Once quantum computers become functional, experts warn, they could perform calculations exponentially faster than classical computers—potentially enabling them to destroy the encryption that currently protects our data, from online banking records to personal documents on hard drives. That’s why the National Institute of Standards and Technology is already pushing researchers to look ahead to this “postquantum” era. Most recently, IBM successfully demonstrated a quantum-proof encryption method it developed.
+ [A] quantum technique called Shor’s algorithm can factor large numbers exponentially faster than classical machines. That ability means a quantum computer could crack systems like RSA, a widely used method for encrypting data.
+ In August  the company announced its researchers had used its NIST submission, a system dubbed CRYSTALS (short for Cryptographic Suite for Algebraic Lattices) to successfully encrypt a magnetic-tape storage drive.

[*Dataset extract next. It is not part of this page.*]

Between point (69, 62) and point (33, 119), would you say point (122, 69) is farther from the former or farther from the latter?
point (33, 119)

+ CRYSTALS generates its public and private keys with a category of equations called “lattice problems.” Although researchers have studied these equations since the 1980s, they have not developed either classical or quantum algorithms capable of defeating them. According to Lyubashevsky, one simple example of such a problem is to add three out of a set of five numbers together, give the sum to a friend and then ask that second party to determine which three numbers were added. “Of course, with five numbers, it’s not hard,” Lyubashevsky says. “But now imagine 1,000 numbers with 1,000 digits each, and I pick 500 of these numbers.”
+ IBM submitted CRYSTALS to the NIST contest in 2017… Its summer announcement, presented at the Second PQC Standardization Conference at the University of California, Santa Barbara, also included the news of a CRYSTALS modification that should let it encrypt cloud-based data. IBM hopes to use this improvement to render the IBM Cloud quantum-proof by 2020.